** CHALLENGES **
**a.** Write out the passage on Ukraine between "Through it all, the" and "free and democratic country.", inclusive.
**b.** According to the passage on Ukraine, how many countries now officially recognize the 1932–1933 terror-famine as a genocide?

Ukraine has had a painful history of suffering and subjugation on an almost unimaginable scale. It is now literally fighting for its life against naked Russian aggression. The response from European and American leaders — from Angela Merkel to Barack Obama –is at best tepid and at worst scandalous.

Through it all, the Ukrainian people have demonstrated extraordinary courage. This month, I honor two of them, people with dramatically different backgrounds who have both given so much to assure that Ukraine has a future as a free and democratic country.

By way of historical background, beginning in the 1920’s the Ukraine was controlled and subjugated by its bigger neighbor, Russia. In 1932-1933 Stalin imposed what Robert Conquest has called “The Terror-Famine.” It amounted to forced collectivization of all farm land but also imposed impossibly high grain quotas for production, while at the same time removing every other source of food and preventing help from outside from reaching the starving millions of people in Ukraine. (See Harvest of Sorrow by Robert Conquest, Oxford University Press, 1986.) When his book was first published, critics questioned his conclusion that the Terror-Famine killed 2.75 to 7 million Ukrainians out of a total population of 28 million. After the Wall came down in 1989, and original Soviet source materials became available, he was proven correct and that the total number is closer to the high end of estimates: at least 5 million to 7 million. Fourteen countries now officially recognize this terror-famine as a genocide and it is known now as the Holodomor.

** STORED DATA **
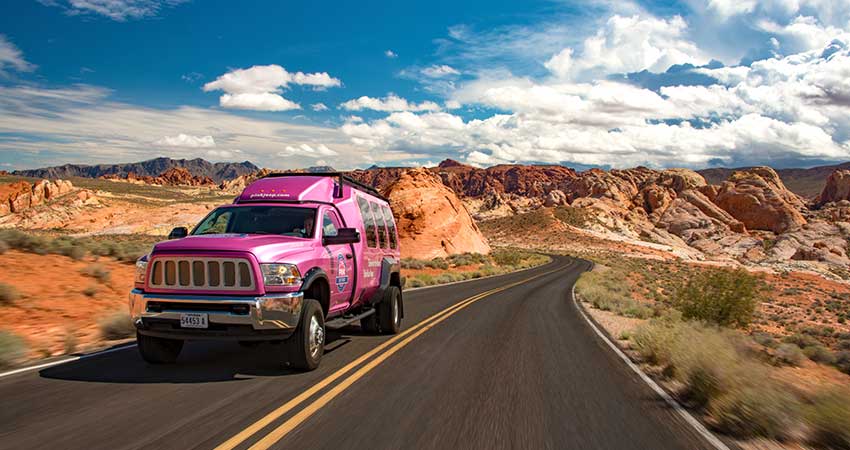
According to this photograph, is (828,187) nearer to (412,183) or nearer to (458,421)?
(412,183)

** ANSWERS PROVIDED **
**a.**
Through it all, the Ukrainian people have demonstrated extraordinary courage. This month, I honor two of them, people with dramatically different backgrounds who have both given so much to assure that Ukraine has a future as a free and democratic country.

**b.** Fourteen countries.